One of the mom prerogatives I miss the most is the Forced Family Hike, or FFH. The FFH was enacted on Mother’s Day, my birthday, or any day I could leverage their crappy behavior (i.e.; clean the house or hike!) or guilt them into going. Enthusiasm for the FFH was inversely proportional to how long it had been since the last debacle hike. The longer ago the hike, the more excited they were to go on one. Maybe excited is too strong of a word. The more willing they were to go. And by willing I don’t mean there wasn’t whining because there was always, always so much whining. So, so much whining. Did I mention there was whining?
Ten feet into the hike: How much further? Twenty-seconds later, and continuing for the duration of the hike: How long is this going to take? How many miles is it? Can we take a break? How far have we gone? When are we going to be done? Is it all uphill? When can we have a snack?

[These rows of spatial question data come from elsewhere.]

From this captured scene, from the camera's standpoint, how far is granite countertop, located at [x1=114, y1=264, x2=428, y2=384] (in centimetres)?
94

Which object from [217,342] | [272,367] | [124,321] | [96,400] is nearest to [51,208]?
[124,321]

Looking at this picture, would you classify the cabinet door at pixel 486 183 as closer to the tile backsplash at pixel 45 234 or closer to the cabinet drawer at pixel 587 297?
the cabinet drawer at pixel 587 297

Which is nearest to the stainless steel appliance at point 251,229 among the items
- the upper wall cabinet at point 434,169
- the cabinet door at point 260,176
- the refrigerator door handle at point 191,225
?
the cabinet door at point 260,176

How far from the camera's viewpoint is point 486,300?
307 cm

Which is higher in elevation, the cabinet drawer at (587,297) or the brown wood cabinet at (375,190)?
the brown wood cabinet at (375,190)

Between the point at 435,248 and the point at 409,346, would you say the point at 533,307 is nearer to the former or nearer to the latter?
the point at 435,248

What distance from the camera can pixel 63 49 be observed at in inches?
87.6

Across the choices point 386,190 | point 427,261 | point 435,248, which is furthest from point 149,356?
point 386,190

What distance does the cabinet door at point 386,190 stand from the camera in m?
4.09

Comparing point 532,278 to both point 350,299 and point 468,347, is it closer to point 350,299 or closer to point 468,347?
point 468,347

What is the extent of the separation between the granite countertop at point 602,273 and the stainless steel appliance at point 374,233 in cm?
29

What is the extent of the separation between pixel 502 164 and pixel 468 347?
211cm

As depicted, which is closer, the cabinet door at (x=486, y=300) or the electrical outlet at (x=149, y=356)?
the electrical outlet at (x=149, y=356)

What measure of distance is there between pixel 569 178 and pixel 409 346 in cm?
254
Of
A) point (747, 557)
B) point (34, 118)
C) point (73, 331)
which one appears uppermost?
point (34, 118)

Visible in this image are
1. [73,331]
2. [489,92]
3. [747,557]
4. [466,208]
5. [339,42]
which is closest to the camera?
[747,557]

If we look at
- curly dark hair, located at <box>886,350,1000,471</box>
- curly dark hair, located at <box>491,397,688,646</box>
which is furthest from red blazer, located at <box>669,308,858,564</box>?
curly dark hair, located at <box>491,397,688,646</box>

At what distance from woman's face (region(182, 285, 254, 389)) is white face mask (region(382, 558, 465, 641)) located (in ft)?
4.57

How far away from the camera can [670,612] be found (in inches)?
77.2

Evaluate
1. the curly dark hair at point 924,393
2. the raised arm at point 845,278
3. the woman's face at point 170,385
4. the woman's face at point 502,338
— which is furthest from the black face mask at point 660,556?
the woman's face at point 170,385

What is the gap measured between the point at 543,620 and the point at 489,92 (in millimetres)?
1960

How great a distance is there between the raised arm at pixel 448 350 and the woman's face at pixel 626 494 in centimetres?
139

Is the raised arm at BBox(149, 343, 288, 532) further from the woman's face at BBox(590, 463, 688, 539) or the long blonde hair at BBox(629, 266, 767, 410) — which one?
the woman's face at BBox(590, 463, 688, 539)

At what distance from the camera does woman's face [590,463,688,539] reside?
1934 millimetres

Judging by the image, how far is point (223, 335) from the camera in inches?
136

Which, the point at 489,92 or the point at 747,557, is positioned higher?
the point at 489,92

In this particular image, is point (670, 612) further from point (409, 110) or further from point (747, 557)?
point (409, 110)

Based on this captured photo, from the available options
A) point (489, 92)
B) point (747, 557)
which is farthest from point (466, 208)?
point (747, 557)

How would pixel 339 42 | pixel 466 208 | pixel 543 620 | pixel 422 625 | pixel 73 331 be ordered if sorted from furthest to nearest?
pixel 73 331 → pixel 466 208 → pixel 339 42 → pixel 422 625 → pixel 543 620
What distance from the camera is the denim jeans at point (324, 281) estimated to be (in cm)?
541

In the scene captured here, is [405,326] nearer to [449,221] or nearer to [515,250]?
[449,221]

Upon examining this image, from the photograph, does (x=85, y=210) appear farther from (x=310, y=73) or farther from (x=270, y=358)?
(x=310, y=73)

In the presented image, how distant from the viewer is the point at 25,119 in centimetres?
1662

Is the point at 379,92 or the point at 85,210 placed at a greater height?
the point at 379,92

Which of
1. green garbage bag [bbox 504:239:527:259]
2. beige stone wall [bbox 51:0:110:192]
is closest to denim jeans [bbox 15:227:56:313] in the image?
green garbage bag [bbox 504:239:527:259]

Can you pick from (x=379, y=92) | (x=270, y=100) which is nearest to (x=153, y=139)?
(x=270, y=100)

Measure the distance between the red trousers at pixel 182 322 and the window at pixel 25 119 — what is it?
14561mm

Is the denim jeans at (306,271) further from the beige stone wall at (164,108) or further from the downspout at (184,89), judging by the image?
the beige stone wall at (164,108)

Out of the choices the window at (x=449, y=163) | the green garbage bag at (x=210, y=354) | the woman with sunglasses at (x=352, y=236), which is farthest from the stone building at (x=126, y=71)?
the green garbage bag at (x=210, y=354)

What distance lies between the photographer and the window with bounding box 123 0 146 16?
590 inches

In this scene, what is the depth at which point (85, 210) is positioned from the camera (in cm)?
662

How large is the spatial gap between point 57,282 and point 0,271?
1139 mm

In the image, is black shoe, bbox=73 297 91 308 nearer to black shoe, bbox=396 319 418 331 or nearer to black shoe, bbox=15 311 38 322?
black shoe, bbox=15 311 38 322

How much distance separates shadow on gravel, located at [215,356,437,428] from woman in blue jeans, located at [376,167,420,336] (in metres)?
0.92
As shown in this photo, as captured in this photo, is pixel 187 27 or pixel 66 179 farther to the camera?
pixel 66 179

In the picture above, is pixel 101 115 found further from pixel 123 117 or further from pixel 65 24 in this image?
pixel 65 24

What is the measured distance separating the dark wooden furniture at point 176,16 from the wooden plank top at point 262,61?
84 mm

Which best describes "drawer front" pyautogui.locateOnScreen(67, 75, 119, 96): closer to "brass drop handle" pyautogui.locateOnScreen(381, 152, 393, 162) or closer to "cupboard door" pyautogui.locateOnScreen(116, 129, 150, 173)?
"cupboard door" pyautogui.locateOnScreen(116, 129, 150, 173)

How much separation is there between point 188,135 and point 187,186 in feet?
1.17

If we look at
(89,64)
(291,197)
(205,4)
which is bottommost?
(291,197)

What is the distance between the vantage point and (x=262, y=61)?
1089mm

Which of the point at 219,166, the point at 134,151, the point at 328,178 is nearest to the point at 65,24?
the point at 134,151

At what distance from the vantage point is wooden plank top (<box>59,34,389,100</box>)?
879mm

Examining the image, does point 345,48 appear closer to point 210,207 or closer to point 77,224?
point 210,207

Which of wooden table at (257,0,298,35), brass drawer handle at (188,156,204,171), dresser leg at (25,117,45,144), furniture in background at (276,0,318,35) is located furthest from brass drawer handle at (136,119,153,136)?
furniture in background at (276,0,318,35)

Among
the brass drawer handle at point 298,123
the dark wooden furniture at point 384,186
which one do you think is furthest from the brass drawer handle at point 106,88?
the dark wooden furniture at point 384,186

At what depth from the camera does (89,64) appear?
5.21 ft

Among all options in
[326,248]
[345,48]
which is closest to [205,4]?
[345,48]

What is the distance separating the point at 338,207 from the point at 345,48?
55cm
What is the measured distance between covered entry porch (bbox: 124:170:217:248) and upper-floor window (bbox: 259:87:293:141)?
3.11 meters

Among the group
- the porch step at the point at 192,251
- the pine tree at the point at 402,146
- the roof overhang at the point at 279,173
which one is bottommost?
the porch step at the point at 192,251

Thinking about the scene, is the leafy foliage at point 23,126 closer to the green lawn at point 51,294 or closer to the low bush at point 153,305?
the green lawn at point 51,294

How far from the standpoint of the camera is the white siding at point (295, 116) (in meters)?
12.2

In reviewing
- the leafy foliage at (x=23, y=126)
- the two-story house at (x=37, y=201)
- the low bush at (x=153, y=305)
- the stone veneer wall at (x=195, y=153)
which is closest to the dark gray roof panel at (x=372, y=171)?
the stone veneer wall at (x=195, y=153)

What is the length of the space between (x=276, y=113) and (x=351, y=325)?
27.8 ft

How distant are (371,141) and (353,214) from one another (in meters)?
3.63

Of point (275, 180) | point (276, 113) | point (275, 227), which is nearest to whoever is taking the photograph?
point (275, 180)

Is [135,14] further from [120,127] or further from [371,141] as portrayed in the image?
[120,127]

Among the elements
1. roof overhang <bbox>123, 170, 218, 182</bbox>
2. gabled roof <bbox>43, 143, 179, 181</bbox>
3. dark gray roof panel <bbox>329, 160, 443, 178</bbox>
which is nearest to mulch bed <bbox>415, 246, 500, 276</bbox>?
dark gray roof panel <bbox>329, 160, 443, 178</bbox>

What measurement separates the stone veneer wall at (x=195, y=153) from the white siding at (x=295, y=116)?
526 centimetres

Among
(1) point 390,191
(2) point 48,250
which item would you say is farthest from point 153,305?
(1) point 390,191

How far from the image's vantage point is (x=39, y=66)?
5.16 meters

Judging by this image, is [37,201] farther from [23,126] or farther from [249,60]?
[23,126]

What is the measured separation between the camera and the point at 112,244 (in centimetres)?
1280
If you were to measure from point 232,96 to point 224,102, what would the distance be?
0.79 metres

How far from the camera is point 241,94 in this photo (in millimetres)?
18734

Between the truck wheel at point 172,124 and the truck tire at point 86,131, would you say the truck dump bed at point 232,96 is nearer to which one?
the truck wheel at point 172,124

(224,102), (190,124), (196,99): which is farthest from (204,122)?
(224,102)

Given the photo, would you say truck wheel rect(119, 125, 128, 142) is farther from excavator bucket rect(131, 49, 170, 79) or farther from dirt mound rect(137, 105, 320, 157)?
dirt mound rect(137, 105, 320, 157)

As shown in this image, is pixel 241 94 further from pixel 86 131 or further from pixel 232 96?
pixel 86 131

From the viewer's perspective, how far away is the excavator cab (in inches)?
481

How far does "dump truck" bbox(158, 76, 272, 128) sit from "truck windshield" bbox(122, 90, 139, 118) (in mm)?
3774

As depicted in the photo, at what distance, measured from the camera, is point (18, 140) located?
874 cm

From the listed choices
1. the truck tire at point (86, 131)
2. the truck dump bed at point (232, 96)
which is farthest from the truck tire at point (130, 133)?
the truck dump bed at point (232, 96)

My responses in dysfunctional syncopation: Just a little farther! Not too long! Just around the corner! Almost halfway! We’re almost done! It’s downhill after this! We will take a break soon! You guys are doing great! Skittle break in five minutes!
Recently we went on a hike, just the three of us, and my darling daughter asked one of those questions and I responded with one of those answers and she replied, “Mom, this is why I have trust issues.”
She realized my pep talk was bull, designed to keep her going just a little bit further. And then a little bit further still. Why didn’t I just tell her the truth?
I knew she could handle the next two or three miles or whatever it was, but I also knew she would think it was too hard and too far. Same with the other kids back in the day. As their mom, I knew what they were capable of, but if I laid it all out for them in the beginning, showed them the elevation gain, and the rocks they’d have to scramble over, the weather ahead, the miles trekked, they would never have gotten out of the car.
It’s the same with God. I want him to lay it all out for me. I want to know what is ahead. I want a detailed relief map, a layout of every inch of the terrain, but he knows how much vision I can handle at once. So he beckons me step by step – Just a little farther, It’s downhill after this, You’re doing great, Have some Skittles…
This life, it’s a Father’s Faith Hike, an FFH, and we walk by faith, not by sight.